┌──

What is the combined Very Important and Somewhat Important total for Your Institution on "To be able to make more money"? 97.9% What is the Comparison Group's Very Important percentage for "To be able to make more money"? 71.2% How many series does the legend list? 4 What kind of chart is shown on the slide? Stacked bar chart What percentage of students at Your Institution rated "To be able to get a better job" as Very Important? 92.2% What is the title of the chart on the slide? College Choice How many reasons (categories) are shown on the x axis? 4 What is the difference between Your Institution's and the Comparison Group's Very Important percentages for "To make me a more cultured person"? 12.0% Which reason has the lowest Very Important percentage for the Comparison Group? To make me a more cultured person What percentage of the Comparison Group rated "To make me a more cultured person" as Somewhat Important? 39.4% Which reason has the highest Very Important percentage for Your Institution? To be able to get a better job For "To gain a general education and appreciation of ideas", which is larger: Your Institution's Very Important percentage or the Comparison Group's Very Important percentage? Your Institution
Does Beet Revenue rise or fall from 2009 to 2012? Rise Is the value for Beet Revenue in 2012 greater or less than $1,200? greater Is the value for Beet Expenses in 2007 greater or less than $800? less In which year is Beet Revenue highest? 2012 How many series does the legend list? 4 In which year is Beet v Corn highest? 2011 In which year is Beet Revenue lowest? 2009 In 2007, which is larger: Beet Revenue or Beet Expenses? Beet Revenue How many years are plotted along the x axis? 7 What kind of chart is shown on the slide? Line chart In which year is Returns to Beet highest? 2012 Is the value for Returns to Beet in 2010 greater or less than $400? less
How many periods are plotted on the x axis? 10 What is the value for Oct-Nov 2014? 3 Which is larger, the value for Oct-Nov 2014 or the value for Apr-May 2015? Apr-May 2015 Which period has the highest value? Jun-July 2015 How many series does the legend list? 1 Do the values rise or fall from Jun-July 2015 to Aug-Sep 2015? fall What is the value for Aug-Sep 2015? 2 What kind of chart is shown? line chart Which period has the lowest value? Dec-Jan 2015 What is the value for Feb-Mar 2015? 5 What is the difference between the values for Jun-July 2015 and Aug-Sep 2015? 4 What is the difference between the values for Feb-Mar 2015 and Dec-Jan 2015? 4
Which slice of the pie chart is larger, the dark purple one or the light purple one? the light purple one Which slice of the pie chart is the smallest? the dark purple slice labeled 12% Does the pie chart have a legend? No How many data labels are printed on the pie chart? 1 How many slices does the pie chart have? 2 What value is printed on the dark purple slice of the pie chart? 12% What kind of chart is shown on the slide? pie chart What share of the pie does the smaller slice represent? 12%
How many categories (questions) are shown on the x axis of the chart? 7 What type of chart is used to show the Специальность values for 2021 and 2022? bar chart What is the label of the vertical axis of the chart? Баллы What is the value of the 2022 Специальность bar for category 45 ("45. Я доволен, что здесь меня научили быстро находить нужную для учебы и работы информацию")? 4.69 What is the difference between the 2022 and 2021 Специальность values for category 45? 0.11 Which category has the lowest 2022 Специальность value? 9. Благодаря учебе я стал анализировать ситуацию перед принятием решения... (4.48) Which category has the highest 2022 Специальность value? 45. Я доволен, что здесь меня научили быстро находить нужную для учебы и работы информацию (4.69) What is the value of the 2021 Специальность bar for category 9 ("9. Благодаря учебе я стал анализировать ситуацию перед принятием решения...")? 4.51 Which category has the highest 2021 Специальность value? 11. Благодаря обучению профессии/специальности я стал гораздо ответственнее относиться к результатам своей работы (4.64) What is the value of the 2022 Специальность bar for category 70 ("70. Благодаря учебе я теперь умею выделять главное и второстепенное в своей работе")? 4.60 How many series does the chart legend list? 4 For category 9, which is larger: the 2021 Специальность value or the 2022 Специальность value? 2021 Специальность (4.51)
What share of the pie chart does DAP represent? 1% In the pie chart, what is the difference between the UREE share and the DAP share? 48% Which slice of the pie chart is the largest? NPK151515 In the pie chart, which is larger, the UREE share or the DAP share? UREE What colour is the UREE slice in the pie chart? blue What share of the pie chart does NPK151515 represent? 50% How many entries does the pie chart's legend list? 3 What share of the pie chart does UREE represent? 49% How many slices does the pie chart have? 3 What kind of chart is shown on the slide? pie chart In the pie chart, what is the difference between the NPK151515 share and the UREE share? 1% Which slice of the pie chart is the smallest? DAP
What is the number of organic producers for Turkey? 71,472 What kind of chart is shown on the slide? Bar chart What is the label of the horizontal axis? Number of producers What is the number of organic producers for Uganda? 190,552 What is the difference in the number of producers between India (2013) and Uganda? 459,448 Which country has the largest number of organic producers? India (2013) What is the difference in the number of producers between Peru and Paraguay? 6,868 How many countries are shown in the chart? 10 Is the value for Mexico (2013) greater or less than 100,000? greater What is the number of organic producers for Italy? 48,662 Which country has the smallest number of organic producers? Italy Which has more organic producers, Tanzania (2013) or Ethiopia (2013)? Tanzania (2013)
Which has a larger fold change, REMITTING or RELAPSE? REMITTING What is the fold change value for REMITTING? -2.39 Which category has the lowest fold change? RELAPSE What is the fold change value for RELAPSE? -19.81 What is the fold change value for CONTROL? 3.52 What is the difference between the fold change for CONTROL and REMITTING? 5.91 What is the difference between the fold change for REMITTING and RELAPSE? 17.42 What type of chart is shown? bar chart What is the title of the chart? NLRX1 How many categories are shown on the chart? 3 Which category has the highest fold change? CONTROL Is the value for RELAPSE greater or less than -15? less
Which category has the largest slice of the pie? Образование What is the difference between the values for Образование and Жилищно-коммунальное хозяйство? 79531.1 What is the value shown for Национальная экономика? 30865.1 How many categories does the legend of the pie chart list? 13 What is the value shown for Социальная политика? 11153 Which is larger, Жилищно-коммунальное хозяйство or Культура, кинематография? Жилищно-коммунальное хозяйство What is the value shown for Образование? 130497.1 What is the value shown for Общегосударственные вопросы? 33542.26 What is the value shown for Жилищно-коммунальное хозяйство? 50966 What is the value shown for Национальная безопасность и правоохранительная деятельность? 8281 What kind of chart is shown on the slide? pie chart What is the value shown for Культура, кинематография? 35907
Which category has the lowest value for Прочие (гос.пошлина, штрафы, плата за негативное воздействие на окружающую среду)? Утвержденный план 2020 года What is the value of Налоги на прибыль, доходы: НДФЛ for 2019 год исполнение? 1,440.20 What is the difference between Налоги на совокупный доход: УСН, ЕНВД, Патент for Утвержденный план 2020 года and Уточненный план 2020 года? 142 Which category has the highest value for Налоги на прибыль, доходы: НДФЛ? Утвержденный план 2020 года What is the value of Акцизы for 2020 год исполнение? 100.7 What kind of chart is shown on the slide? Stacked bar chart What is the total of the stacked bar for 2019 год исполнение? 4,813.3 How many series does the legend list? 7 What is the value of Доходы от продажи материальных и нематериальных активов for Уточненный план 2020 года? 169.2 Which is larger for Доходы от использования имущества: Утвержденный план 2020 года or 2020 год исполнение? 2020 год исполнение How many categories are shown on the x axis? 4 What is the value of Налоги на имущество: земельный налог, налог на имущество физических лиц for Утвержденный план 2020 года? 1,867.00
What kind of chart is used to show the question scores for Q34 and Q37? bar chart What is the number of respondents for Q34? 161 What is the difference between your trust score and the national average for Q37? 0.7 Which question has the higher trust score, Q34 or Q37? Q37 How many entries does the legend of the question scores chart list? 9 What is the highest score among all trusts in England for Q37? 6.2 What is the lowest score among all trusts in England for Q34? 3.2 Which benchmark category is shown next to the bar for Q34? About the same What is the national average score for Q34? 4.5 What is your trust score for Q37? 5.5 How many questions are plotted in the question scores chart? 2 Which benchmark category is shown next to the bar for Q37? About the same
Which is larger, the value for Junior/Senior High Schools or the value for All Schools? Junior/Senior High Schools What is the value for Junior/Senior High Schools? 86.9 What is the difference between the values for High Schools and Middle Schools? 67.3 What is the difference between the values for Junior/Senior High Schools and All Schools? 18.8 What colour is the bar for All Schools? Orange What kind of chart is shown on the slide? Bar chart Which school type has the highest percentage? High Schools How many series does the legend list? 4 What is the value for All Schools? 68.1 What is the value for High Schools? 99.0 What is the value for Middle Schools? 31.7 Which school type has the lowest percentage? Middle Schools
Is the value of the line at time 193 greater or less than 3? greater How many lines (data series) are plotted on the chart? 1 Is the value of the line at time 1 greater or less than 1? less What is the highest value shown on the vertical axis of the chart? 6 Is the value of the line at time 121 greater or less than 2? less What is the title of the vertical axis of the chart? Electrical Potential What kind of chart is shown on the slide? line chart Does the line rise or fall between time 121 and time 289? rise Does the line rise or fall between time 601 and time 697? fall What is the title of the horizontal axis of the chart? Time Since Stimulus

└──

Rewrite the lines from the first one up to and including the line with "Does Beet Revenue", replacing "Beet Expenses" with "Beet Costs" and leaving everything else unchanged.

> [RESULT OF THIS EXERCISE]
What is the combined Very Important and Somewhat Important total for Your Institution on "To be able to make more money"? 97.9% What is the Comparison Group's Very Important percentage for "To be able to make more money"? 71.2% How many series does the legend list? 4 What kind of chart is shown on the slide? Stacked bar chart What percentage of students at Your Institution rated "To be able to get a better job" as Very Important? 92.2% What is the title of the chart on the slide? College Choice How many reasons (categories) are shown on the x axis? 4 What is the difference between Your Institution's and the Comparison Group's Very Important percentages for "To make me a more cultured person"? 12.0% Which reason has the lowest Very Important percentage for the Comparison Group? To make me a more cultured person What percentage of the Comparison Group rated "To make me a more cultured person" as Somewhat Important? 39.4% Which reason has the highest Very Important percentage for Your Institution? To be able to get a better job For "To gain a general education and appreciation of ideas", which is larger: Your Institution's Very Important percentage or the Comparison Group's Very Important percentage? Your Institution
Does Beet Revenue rise or fall from 2009 to 2012? Rise Is the value for Beet Revenue in 2012 greater or less than $1,200? greater Is the value for Beet Costs in 2007 greater or less than $800? less In which year is Beet Revenue highest? 2012 How many series does the legend list? 4 In which year is Beet v Corn highest? 2011 In which year is Beet Revenue lowest? 2009 In 2007, which is larger: Beet Revenue or Beet Costs? Beet Revenue How many years are plotted along the x axis? 7 What kind of chart is shown on the slide? Line chart In which year is Returns to Beet highest? 2012 Is the value for Returns to Beet in 2010 greater or less than $400? less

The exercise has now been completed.